Une récitothèque est un fonds vivant de productions et de récits rassemblés, qualifiés et organisés autour d’un territoire. Son périmètre est volontairement large : elle peut accueillir des créations artistiques et culturelles, des collectes de paroles d’habitants, des brochures et supports de découverte anciens ou récents, des ouvrages et livres consacrés au territoire, des documentaires, des balades sonores, des articles de presse, des contenus scientifiques, pédagogiques ou éducatifs. Tout ce qui, d’une façon ou d’une autre, contribue à raconter quelque chose du territoire.

Ce qui fait sa valeur, c’est moins l’exhaustivité que la capacité à recenser, qualifier et relier : chaque entrée est brièvement décrite, taguée, associée à des mots-clés et des thématiques. On sait d’où elle vient, ce qu’elle raconte, qui elle donne à entendre.

Pour construire sa récitothèque, la méthode n’est pas de consacrer six mois à élaborer un grand inventaire exhaustif. Au contraire, c’est intégrer dans le rythme normal de son activité, le réflexe de rassembler en un endroit bien structuré tous ces éléments que l’on croise déjà – et de nouveau que la récitothèque nous aidera à découvrir ! – et de les qualifier brièvement au fil de l’eau. Pour que le jour où l’on travaille sur une stratégie, une offre, un support ou autre, on puisse s’y plonger, s’en nourrir, nourrir le travail de nos prestataires, croiser les récits, pour ainsi mieux rendre visibles nos singularités, nos richesses, nos sensibilités et ce qui nous émeut de nos territoires.

C’est bien là l’objectif, un outil qui aide la mise en récit mais surtout à une mise en récit sensible et relationnelle de nos destinations. C’est donner du corps, de l’âme et un ancrage aux approches expérientielles – parfois un peu superficielles il faut se l’avouer – que l’on pousse depuis plusieurs années.

Le plafond de verre que nous n’avions pas nommé

Le tourisme a beaucoup progressé. Les démarches participatives, le travail avec les habitants, le souci de singularité (ou d’authenticité selon les affinités) — tout cela est réel. Et pourtant quelque chose résiste. Une limite difficile à nommer parce qu’elle ne vient pas d’un manque de bonne volonté, mais de nos biais : professionnels, culturels, institutionnels. Nous consultons, mais avec des questions qui orientent déjà les réponses. Nous animons des ateliers, mais avec des grilles qui filtrent inconsciemment ce qui mérite d’être retenu. Nous construisons des stratégies à partir de ce que nous savons déjà valoriser.

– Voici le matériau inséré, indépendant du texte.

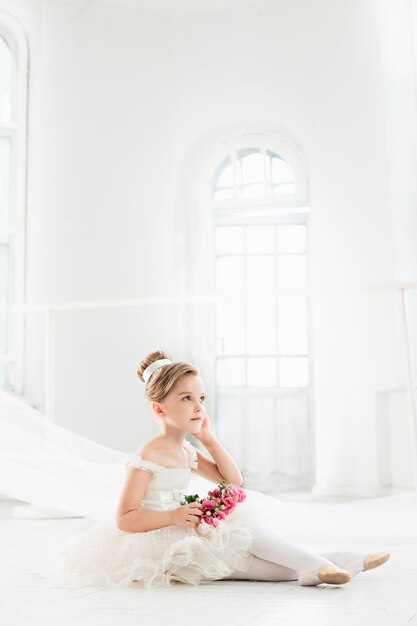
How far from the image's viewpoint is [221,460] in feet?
7.16

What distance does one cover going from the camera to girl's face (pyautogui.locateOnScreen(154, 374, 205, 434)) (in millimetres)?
2094

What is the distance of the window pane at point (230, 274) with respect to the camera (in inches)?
191

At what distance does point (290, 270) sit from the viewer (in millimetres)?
4781

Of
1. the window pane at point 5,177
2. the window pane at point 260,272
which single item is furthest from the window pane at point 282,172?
the window pane at point 5,177

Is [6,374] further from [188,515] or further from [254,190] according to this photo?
[188,515]

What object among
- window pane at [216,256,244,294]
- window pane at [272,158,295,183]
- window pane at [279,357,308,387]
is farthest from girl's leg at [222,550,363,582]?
window pane at [272,158,295,183]

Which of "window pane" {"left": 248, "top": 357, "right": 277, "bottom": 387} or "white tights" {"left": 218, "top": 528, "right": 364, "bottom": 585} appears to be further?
"window pane" {"left": 248, "top": 357, "right": 277, "bottom": 387}

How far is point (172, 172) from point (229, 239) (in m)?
0.55

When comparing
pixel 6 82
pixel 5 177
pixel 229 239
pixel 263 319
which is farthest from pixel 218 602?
pixel 6 82

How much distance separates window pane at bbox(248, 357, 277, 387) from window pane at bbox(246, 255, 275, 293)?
0.46 meters

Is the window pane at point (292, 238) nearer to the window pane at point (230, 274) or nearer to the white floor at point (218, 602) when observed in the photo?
the window pane at point (230, 274)

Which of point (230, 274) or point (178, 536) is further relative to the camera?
point (230, 274)

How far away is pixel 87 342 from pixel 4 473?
2.06 metres

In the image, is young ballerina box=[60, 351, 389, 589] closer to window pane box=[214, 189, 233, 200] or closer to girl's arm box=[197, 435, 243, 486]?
girl's arm box=[197, 435, 243, 486]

Une récitothèque utile, c’est précisément un outil pour contourner ces filtres. Ouvrir les thématiques, ouvrir les formats (textes, visuels, poétiques, scientifiques, etc.) et ouvrir les contributeurs. Ce n’est pas une question militante, c’est une question stratégique : un fonds de récits qui reproduit nos angles morts ne nous aidera pas à voir plus loin.

Dans sa sociologie de la résonance, Hartmut Rosa décrit les pathologies de la modernité et l’aliénation comme un monde devenu silencieux, froid, indifférent — ce mutisme du monde où les choses, les lieux, les êtres ne nous parlent plus, ne nous touchent plus, ne nous répondent plus. La récitothèque travaille précisément à l’inverse : maintenir vivante la capacité d’un territoire à nous interpeller, à nous surprendre, à nous toucher. On ne peut pas décréter ou garantir des émotions et du ressenti, on ne peut que favoriser une posture pour être en capacité de les recevoir. Dans un monde que la modernité s’emploie à rendre calculable, maîtrisable, sans résistance et disponible, Hartmut Rosa nous invite à quelque chose que vous avez toutes et tous déjà ressenti : être en résonance. La résonance ne peut être produite instrumentalement et ne se laisse pas rendre disponible. C’est cela qu’une récitothèque vient travailler.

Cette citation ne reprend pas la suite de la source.